O oceano é o que garante sustento de muitas pessoas que vivem em comunidades tradicionais no litoral do Ceará. Vem daí a preocupação da pescadora Luciane Santos, do quilombo do Cumbe, com os projetos de energia eólica offshore — que preveem usinas construídas em alto mar. Ela tem conhecimento de causa, já que, há anos, sua comunidade é impactada pelos aerogeradores implantados nas dunas da região.
“A gente não quer que [o projeto de energia eólica offshore] venha para o Cumbe. Só a gente sabe o transtorno que foi e é na nossa vida social e econômica. Disseram que não era pra gente ter medo quando era na terra, imagina agora que é no mar e os impactos vão ser muito maiores”, disse a pescadora, na primeira audiência pública que denunciou a violação de leis por parte do Estado, em maio, com participação da Articulação Povos de Luta (ARPOLU), que reúne comunidades costeiras do Ceará, além da Organização Construindo Poder Popular, o Movimento dos Trabalhadores Rurais sem Terra, o Instituto Terramar e a Conectas. Durante a audiência, lideranças e organizações da sociedade civil denunciaram violações envolvendo desrespeito a procedimentos de licenciamento ambiental, falta de consulta e consentimento livre, prévio e informado e dinâmicas de racismo ambiental.
A demanda cada vez maior pela produção de energia renovável é uma necessidade urgente em um mundo em emergência climática que não pode mais arcar com os impactos dos combustíveis fósseis e que necessita de alternativas reais de descarbonização. Mas essa mudança pressupõe, necessariamente, respeito às populações mais vulnerabilizadas, especialmente comunidades tradicionais, como povos indígenas, quilombolas e comunidades pesqueiras que sempre foram as guardiãs dos recursos naturais, do meio ambiente e da preservação da vida. Como afirmou um relatório recente da Convenção das Nações Unidas sobre Mudança do Clima, “mudar para uma economia de baixo carbono pode criar empregos e oportunidades, mas deve ocorrer de forma econômica e socialmente justa”. Esse é o principal ponto do conceito de transição energética justa.
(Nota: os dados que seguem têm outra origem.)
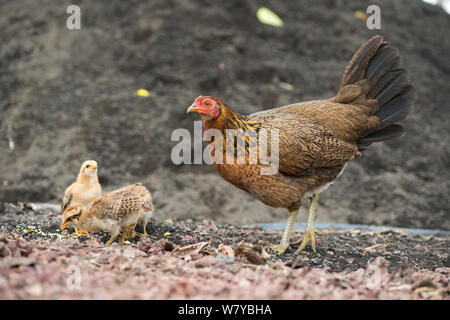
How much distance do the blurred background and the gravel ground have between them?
2.68m

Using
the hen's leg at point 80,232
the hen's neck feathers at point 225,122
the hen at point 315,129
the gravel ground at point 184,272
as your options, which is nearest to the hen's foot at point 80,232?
the hen's leg at point 80,232

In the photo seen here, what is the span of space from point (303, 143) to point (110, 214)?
1.89 m

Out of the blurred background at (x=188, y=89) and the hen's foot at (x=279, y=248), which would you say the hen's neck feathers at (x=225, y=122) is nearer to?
the hen's foot at (x=279, y=248)

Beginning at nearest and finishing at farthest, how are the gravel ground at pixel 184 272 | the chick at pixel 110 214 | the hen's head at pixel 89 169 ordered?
the gravel ground at pixel 184 272 < the chick at pixel 110 214 < the hen's head at pixel 89 169

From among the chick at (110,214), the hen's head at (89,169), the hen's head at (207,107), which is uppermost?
the hen's head at (207,107)

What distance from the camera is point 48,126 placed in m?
8.12

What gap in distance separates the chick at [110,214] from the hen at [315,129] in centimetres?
84

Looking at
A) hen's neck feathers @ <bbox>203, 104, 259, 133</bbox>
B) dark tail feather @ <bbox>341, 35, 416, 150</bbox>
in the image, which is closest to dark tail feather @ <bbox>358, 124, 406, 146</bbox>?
dark tail feather @ <bbox>341, 35, 416, 150</bbox>

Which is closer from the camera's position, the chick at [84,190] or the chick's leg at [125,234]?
the chick's leg at [125,234]

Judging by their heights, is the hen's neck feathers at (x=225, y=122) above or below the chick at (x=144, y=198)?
above

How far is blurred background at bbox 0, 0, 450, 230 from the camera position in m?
7.00

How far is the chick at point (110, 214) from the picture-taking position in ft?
11.9

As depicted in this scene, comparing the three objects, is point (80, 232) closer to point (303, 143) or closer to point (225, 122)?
point (225, 122)
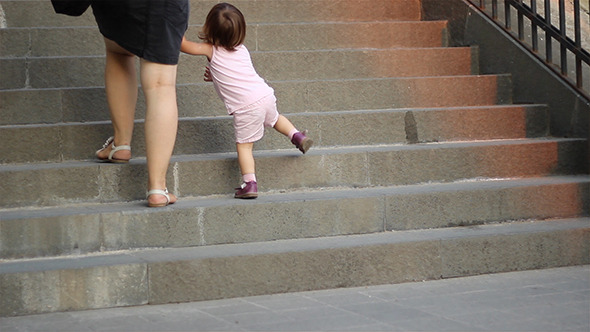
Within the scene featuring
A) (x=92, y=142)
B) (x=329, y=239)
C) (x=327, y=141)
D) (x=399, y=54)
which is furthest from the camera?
(x=399, y=54)

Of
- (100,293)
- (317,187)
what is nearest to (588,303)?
(317,187)

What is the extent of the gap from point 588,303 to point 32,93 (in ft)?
12.3

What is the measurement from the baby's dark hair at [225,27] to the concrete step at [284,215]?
96 cm

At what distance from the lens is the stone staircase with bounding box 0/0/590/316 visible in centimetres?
492

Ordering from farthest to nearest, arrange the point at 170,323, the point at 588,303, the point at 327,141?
the point at 327,141 → the point at 588,303 → the point at 170,323

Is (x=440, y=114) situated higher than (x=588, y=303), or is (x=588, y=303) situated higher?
(x=440, y=114)

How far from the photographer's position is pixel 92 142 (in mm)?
5758

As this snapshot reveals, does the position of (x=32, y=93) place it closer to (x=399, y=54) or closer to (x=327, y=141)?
(x=327, y=141)

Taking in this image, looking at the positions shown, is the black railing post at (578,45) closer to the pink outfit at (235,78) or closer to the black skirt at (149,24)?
the pink outfit at (235,78)

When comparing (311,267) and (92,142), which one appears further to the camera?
(92,142)

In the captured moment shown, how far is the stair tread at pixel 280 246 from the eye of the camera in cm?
478

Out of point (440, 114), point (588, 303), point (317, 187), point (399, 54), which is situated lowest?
point (588, 303)

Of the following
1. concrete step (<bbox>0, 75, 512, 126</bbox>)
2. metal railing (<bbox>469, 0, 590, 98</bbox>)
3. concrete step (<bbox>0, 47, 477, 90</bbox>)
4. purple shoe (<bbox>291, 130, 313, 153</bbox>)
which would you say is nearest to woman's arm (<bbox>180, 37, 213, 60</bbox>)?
purple shoe (<bbox>291, 130, 313, 153</bbox>)

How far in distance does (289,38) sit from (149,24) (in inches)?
94.9
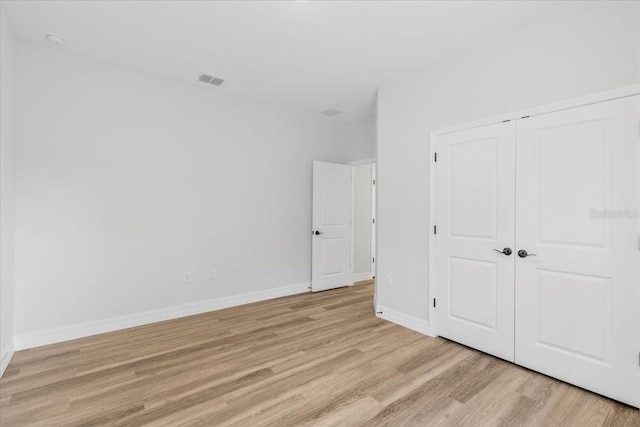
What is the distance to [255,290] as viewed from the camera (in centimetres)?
439

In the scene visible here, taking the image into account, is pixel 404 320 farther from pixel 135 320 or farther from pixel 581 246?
pixel 135 320

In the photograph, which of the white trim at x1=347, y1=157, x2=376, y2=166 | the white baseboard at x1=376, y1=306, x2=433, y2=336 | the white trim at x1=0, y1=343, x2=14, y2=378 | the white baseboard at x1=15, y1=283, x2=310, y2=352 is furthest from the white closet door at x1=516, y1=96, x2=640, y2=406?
the white trim at x1=0, y1=343, x2=14, y2=378

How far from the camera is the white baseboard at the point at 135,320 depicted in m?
2.91

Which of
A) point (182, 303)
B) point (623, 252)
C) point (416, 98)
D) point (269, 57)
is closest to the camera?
point (623, 252)

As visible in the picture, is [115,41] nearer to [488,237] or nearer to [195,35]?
[195,35]

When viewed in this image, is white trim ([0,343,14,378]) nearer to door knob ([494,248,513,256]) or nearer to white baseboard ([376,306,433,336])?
white baseboard ([376,306,433,336])

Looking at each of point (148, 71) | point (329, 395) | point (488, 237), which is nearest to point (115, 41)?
point (148, 71)

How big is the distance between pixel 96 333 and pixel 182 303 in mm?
876

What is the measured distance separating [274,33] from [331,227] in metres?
3.05

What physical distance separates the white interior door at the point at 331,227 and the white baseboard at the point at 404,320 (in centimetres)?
142

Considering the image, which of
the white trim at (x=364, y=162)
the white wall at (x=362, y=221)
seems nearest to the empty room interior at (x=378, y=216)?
the white trim at (x=364, y=162)

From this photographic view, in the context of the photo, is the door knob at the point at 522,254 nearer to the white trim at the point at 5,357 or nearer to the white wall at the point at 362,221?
the white wall at the point at 362,221

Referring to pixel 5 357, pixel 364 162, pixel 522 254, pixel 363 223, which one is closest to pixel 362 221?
pixel 363 223

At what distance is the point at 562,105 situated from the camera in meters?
2.33
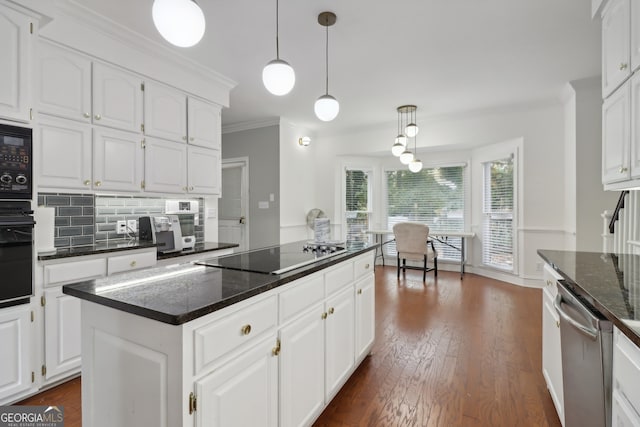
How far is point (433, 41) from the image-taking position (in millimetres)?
2740

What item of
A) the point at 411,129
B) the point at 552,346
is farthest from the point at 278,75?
the point at 411,129

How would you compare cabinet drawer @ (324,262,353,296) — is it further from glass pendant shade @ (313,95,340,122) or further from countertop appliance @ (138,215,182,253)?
countertop appliance @ (138,215,182,253)

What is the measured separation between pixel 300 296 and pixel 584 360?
1.19 m

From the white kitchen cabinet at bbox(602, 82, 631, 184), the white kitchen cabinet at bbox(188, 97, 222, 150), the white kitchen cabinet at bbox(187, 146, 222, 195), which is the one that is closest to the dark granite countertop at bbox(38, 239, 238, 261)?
the white kitchen cabinet at bbox(187, 146, 222, 195)

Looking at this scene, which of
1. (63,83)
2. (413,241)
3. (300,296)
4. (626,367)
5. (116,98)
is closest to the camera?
(626,367)

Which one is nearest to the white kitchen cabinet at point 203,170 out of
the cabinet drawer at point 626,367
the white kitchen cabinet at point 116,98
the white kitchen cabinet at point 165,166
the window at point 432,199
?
the white kitchen cabinet at point 165,166

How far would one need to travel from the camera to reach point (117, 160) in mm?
2570

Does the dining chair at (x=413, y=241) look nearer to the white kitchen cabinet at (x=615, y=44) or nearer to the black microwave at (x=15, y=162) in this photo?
the white kitchen cabinet at (x=615, y=44)

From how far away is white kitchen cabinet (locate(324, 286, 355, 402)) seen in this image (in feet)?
5.82

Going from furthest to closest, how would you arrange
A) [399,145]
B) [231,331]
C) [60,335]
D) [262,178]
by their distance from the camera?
Answer: [262,178]
[399,145]
[60,335]
[231,331]

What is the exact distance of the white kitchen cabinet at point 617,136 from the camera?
171 centimetres

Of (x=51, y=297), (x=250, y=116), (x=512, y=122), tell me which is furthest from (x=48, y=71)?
(x=512, y=122)

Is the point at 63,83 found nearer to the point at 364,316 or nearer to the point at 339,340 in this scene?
the point at 339,340

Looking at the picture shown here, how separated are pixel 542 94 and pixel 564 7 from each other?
6.67 ft
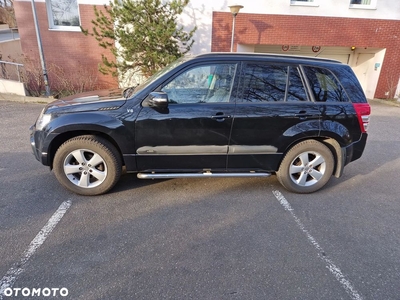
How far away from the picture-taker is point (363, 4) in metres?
11.1

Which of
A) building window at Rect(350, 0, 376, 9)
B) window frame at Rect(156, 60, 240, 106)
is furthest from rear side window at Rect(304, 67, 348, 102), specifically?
building window at Rect(350, 0, 376, 9)

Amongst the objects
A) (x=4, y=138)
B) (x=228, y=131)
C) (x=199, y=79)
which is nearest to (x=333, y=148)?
(x=228, y=131)

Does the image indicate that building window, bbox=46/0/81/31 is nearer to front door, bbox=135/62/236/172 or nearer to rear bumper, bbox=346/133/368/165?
front door, bbox=135/62/236/172

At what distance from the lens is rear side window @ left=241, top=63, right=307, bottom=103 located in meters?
3.39

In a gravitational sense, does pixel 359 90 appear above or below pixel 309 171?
above

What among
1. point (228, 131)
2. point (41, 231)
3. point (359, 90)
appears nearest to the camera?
point (41, 231)

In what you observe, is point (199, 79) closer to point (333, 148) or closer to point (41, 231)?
point (333, 148)

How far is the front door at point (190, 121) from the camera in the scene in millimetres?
3268

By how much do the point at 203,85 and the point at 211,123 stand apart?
1.73 feet

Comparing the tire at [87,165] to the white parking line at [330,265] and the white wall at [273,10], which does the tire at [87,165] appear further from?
the white wall at [273,10]

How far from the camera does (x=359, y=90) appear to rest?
3.61 m

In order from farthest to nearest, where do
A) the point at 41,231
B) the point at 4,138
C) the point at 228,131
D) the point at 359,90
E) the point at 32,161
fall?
the point at 4,138
the point at 32,161
the point at 359,90
the point at 228,131
the point at 41,231

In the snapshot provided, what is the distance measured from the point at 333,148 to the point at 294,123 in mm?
768

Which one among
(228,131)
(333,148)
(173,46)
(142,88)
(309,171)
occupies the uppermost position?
(173,46)
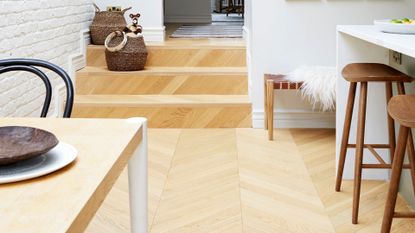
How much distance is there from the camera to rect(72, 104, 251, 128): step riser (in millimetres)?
Answer: 4129

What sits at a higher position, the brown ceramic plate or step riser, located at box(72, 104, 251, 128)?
the brown ceramic plate

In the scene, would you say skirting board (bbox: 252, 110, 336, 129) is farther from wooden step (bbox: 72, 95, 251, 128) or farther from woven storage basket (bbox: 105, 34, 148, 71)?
woven storage basket (bbox: 105, 34, 148, 71)

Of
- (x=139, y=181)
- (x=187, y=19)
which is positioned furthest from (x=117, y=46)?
(x=187, y=19)

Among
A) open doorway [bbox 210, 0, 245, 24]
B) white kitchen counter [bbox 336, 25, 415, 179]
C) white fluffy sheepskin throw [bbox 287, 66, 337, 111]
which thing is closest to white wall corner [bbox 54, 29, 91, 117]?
white fluffy sheepskin throw [bbox 287, 66, 337, 111]

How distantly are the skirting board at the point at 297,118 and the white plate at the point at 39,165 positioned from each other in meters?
3.15

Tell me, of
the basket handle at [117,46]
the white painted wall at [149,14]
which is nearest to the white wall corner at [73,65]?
the basket handle at [117,46]

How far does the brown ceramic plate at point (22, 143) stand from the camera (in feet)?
3.05

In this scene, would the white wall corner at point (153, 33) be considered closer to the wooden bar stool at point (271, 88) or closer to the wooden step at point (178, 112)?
the wooden step at point (178, 112)

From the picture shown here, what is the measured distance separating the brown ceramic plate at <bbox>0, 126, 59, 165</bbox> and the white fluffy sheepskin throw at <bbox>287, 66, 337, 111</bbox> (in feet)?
9.20

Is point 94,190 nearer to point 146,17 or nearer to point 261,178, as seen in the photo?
point 261,178

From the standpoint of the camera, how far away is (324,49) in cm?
408

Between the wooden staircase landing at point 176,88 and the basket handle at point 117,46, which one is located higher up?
the basket handle at point 117,46

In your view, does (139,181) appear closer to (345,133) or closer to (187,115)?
(345,133)

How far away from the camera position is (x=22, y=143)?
39.5 inches
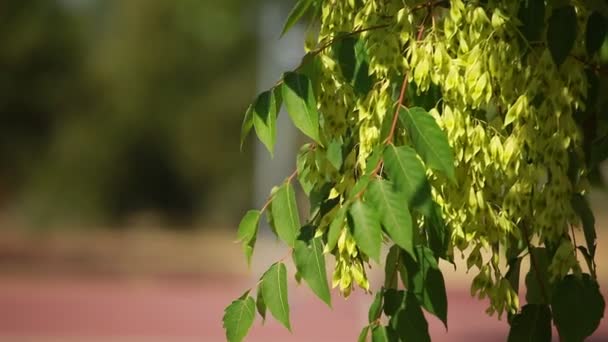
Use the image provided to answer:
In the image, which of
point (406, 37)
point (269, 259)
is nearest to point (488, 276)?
point (406, 37)

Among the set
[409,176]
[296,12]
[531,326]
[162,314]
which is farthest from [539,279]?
[162,314]

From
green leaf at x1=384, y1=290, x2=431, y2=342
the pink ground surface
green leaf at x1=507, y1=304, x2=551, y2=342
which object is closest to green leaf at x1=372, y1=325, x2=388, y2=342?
green leaf at x1=384, y1=290, x2=431, y2=342

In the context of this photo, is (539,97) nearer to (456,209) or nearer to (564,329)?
(456,209)

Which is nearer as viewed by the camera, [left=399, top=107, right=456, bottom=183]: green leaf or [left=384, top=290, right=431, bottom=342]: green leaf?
[left=399, top=107, right=456, bottom=183]: green leaf

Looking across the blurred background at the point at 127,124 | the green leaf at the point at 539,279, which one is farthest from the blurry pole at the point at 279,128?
the green leaf at the point at 539,279

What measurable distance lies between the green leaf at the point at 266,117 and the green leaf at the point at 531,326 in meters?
0.58

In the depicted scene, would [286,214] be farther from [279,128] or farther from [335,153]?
[279,128]

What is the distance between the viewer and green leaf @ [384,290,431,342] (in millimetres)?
1877

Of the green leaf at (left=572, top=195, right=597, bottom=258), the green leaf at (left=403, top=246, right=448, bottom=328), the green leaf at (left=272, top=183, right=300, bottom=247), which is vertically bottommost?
the green leaf at (left=403, top=246, right=448, bottom=328)

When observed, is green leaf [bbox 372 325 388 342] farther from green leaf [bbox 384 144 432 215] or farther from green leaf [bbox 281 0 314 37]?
green leaf [bbox 281 0 314 37]

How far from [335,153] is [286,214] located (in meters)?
0.15

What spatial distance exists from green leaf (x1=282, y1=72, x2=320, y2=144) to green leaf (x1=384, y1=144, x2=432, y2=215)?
6.2 inches

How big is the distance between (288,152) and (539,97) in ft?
76.0

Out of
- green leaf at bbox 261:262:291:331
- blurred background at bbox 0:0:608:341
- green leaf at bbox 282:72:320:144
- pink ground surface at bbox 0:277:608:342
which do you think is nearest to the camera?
green leaf at bbox 282:72:320:144
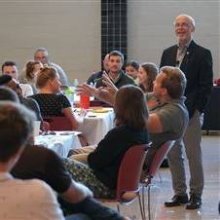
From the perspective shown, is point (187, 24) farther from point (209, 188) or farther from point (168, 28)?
point (168, 28)

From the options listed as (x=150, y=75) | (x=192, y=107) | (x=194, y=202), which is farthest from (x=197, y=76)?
(x=194, y=202)

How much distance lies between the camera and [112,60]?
6820 millimetres

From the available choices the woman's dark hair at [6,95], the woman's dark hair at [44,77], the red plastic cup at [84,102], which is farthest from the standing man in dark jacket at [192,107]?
the woman's dark hair at [6,95]

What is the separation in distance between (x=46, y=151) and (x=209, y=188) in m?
3.71

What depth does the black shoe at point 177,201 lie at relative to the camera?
5.01 meters

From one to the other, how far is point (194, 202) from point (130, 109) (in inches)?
68.8

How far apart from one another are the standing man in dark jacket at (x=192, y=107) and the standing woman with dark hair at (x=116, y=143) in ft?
4.93

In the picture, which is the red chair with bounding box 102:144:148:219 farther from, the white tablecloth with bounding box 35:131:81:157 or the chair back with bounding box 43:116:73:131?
the chair back with bounding box 43:116:73:131

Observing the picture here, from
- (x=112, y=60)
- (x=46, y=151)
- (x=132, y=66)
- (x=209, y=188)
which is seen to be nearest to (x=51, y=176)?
(x=46, y=151)

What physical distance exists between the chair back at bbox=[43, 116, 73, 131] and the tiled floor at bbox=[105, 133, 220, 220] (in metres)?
0.86

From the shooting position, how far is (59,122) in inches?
198

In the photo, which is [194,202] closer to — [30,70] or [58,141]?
[58,141]

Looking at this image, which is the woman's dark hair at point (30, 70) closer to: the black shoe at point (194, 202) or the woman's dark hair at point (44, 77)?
the woman's dark hair at point (44, 77)

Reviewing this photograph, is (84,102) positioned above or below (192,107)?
below
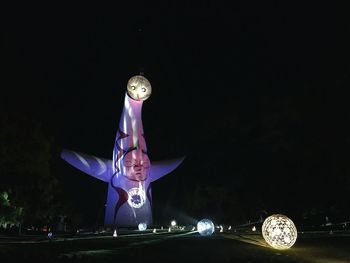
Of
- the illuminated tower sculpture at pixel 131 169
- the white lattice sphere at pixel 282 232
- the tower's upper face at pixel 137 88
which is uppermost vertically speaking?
the tower's upper face at pixel 137 88

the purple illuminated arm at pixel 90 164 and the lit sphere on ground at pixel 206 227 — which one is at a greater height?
the purple illuminated arm at pixel 90 164

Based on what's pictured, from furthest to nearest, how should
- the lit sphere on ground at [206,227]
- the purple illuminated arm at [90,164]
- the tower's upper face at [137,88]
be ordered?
the purple illuminated arm at [90,164], the tower's upper face at [137,88], the lit sphere on ground at [206,227]

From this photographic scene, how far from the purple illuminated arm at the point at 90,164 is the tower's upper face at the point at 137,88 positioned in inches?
376

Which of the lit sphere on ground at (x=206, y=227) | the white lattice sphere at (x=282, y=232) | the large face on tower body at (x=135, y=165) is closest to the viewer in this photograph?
the white lattice sphere at (x=282, y=232)

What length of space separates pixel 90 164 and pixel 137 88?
1143cm

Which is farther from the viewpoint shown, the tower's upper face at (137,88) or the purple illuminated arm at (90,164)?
the purple illuminated arm at (90,164)

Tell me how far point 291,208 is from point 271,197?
77.0 inches


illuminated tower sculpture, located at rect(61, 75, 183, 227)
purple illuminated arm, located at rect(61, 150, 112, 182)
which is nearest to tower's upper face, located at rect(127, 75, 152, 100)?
illuminated tower sculpture, located at rect(61, 75, 183, 227)

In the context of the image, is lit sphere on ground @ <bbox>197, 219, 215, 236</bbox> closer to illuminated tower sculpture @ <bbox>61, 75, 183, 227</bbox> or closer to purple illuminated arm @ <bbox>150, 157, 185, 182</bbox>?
illuminated tower sculpture @ <bbox>61, 75, 183, 227</bbox>

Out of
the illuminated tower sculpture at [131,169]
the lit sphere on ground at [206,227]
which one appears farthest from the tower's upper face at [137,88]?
the lit sphere on ground at [206,227]

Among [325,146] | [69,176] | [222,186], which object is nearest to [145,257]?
[325,146]

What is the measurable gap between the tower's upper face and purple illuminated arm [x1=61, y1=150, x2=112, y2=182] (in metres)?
9.55

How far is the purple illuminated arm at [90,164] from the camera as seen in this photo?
49.3 meters

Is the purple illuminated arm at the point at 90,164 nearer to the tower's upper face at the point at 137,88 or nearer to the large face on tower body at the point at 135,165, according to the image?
the large face on tower body at the point at 135,165
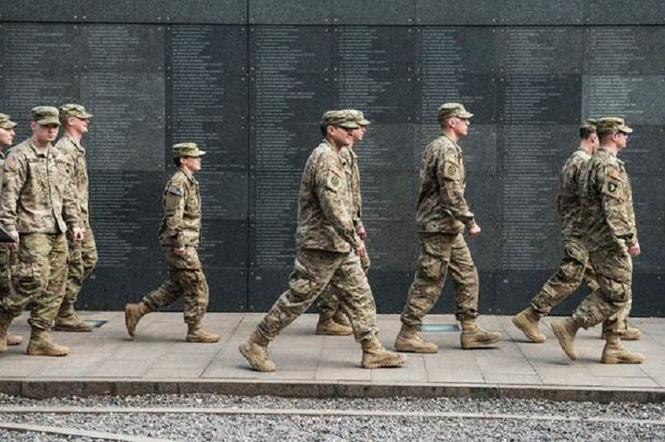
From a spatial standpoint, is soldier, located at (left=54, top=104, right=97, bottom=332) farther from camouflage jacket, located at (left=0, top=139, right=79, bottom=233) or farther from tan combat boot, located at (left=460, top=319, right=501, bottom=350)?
tan combat boot, located at (left=460, top=319, right=501, bottom=350)

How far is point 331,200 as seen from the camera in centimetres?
946

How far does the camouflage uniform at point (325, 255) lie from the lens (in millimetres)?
9500

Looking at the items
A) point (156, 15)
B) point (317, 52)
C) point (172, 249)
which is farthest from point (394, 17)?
point (172, 249)

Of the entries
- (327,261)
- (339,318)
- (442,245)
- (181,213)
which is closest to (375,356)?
(327,261)

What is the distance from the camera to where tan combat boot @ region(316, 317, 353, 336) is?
1191cm

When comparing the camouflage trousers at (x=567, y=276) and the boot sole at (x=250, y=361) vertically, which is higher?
the camouflage trousers at (x=567, y=276)

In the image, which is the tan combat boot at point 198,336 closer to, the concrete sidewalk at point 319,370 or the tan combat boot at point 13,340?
the concrete sidewalk at point 319,370

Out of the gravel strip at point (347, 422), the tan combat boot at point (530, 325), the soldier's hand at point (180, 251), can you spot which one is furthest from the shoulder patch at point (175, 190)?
the tan combat boot at point (530, 325)

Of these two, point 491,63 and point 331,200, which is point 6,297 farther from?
point 491,63

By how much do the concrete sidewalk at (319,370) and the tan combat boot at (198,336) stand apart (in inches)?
3.7

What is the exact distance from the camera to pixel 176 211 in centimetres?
1113

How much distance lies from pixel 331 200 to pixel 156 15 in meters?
5.01

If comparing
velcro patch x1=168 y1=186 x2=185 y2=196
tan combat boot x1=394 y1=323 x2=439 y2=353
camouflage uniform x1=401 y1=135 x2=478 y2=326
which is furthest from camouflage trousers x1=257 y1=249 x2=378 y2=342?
velcro patch x1=168 y1=186 x2=185 y2=196

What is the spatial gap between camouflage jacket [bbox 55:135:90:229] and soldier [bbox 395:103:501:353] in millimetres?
3552
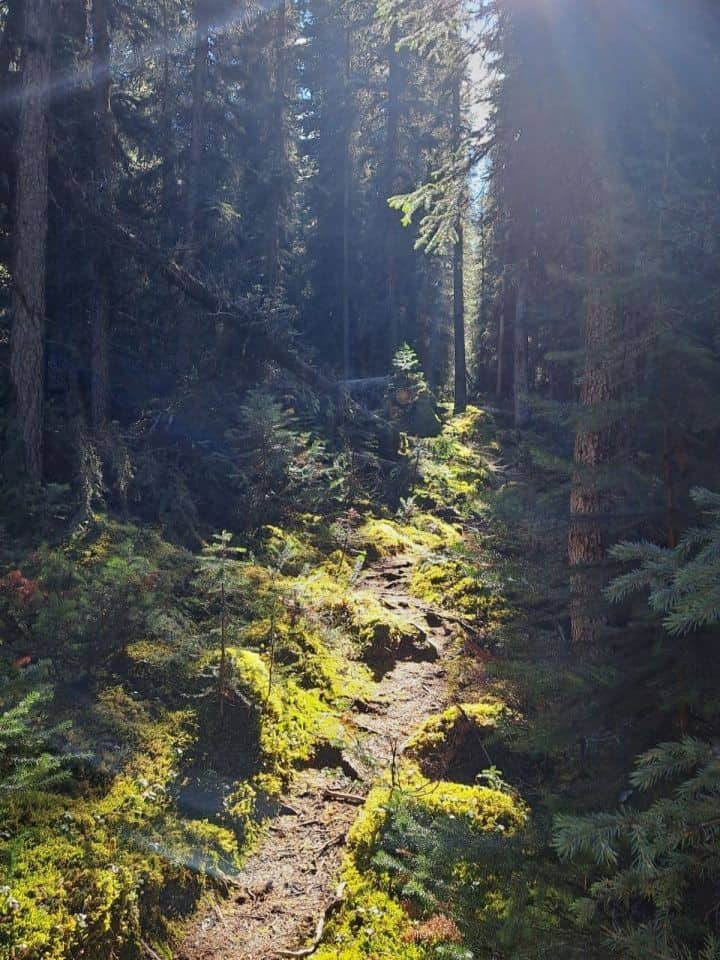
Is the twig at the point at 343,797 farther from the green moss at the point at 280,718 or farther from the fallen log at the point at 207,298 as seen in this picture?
the fallen log at the point at 207,298

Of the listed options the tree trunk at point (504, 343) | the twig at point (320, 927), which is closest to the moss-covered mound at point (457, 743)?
the twig at point (320, 927)

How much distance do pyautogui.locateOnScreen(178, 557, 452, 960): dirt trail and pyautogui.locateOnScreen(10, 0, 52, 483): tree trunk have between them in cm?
600

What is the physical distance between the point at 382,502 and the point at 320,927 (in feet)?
34.2

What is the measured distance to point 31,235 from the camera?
9305 mm

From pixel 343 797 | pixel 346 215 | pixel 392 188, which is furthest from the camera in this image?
pixel 346 215

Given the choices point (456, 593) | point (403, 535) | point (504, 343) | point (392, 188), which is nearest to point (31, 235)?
point (403, 535)

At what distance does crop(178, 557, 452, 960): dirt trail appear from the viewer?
12.4ft

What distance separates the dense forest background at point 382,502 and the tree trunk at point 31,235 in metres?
0.04

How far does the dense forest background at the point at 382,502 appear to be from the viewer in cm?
318

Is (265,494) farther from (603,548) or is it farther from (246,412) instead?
(603,548)

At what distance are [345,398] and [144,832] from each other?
1148 cm

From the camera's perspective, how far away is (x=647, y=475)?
3.79 meters

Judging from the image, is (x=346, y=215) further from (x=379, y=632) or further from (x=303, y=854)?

De acordo com o diretor de mitigação da ONU para mudanças climáticas, James Grabert, para que a inclusão seja completa, os países precisam elaborar políticas de transição e diversificação econômica abrangentes, inclusivas e baseadas no diálogo social. A fim de evitar o agravamento das desigualdades, tais políticas de transição energética, segundo Grabert, devem ser integradas aos planos nacionais de ação climática, bem como a programas nacionais de adaptação. O que se vê, na prática, é ainda um distanciamento preocupante entre os setores da energia com as implicações climáticas e socioambientais, razão pela qual movimentos como os de pescadores artesanais do Ceará se articulam em defesa de seus territórios e direitos.
O conceito de transição energética justa também foi completamente ignorado na construção do Complexo Ventos do Araripe III, que fica na divisa entre Pernambuco e Piauí.
Em 2020, uma equipe composta por pesquisadores e assessores da Conectas e da IAP (International Accountability Project) visitou a região, a fim de entrevistar famílias que tiveram suas vidas impactadas pelo empreendimento, e constatou que, além de alterar a paisagem do lugar, o complexo gerou transtornos e dividiu a comunidade.
De acordo com os moradores da região, as principais reclamações diziam respeito aos altos ruídos causados pelas hélices, que aumentam drasticamente conforme a força dos ventos, e dificultam o sono das pessoas. O aumento da incidência de raios, assim como a morte de animais, sobretudo, voadores, também foram apontados como fatos novos que passaram a ocorrer após a chegada dos parques eólicos.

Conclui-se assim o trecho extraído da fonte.